Improving visualisation tools in EUSTAT: Explaining the data Jorge Aramendi Rique (Eustat), Anjeles Iztueta Azkue (Eustat), Cristina Prado Valle (Eustat), Yosu Yurramendi Mendizabal (EHU-UPV) European Conference on Quality in Official Statistics (Q2014) Vienna – Austria 5 June 2014
Background • EUSTAT, as most statistical organizations, has a mandate to be useful and to disseminate to the general public. • We want to reach the greatest possible number of users and cover their needs in the shortest time possible • Usually we disseminate data from surveys, registers and census in tables. • Wide range of users, different needs and profiles. • Different audiences simultaneously: social and financial analysts, bankers, researchers, students, …., each with their own data requirements. • Users are increasingly expecting web content to be visual.
Background • User needs cannot be predetermined. • Users wants more and more small pieces of information that can be consumed quickly. • An alternative method of disseminating the information is via the visualisation of the data in the form of graphics. • Graphics make data more accessible to end users irrespective of their statistical background • “A graphic is worth a thousand tables” (if the graphic is good!!) • Data visualisation was a weak point within our organisation
In Progress • Working group with colleagues from different units and with the help of researchers from the University of the Basque Country. • Reviewing the current practices: • ESS: EUROSTAT, ONS- Data Visualisation Centre, INSEE, DESTATIS,INE, … • UNECE, OCDE,… • Google visualization API • The group established two main ideas for the graphics: Ease and interactivity for our users and integration in the production process.
In Progress • Interactive graphics in our press releases for all short-term statistics. • Tight dissemination schedule, any change is extremely costly in terms of time. • To produce the graphics, we have introduced a system that facilitates the current process (less time to produce the graphic) • These graphics can be customized by users according to their interests and context, enabling selection and adaptation to their preferences.
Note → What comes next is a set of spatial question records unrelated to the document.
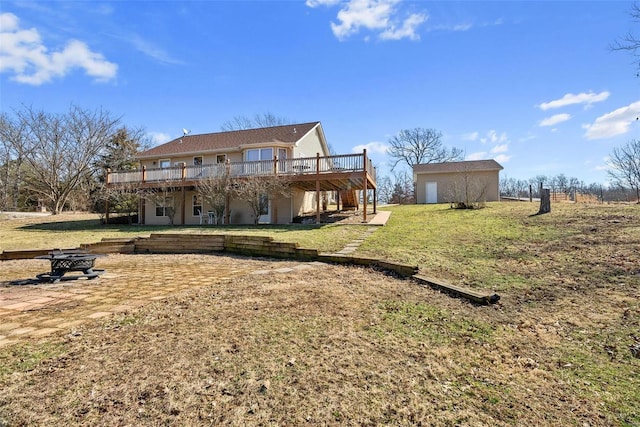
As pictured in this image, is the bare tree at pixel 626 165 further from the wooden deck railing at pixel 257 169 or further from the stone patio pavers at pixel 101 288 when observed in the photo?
the stone patio pavers at pixel 101 288

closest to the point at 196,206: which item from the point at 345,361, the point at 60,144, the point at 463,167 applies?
the point at 60,144

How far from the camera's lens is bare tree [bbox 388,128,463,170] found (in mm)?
42875

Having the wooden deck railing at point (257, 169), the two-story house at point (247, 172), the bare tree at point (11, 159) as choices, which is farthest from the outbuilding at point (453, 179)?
the bare tree at point (11, 159)

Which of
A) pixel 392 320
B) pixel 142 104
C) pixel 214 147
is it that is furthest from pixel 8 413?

Visualisation requirements • Clean and uncluttered appearance • Clear scales adaptable to each graphic , avoiding too many classes. • Flexibility for labels and headings and only displayed when required (mouse over). • Combining different graphic elements (bars, lines, areas, …). • Similar colours are employed in all graphics. • Multilingual • Long data series, simple method of selecting the time scale. • Activating/deactivating the visualisation of data series • ...
Results • When interactive graphics are employed, the number of website access hits increase (according to initial results) • Both, the dissemination unit and the statistical producers are satisfied with the results. • A tool to engage users and increase the potential use of official statistics. More accessible data • In the next User satisfaction evaluation survey of Eustat (yearly), we will add a question on the visualisation elements in order to receive feedback and get information from our users. • Initial web visits statistics and contact (informal) with frequent users encourages us to continue. • Next steps: • Continue improving current graphics and proceed with the standardisation of new interactive graphics. • Our current work : Interactive maps.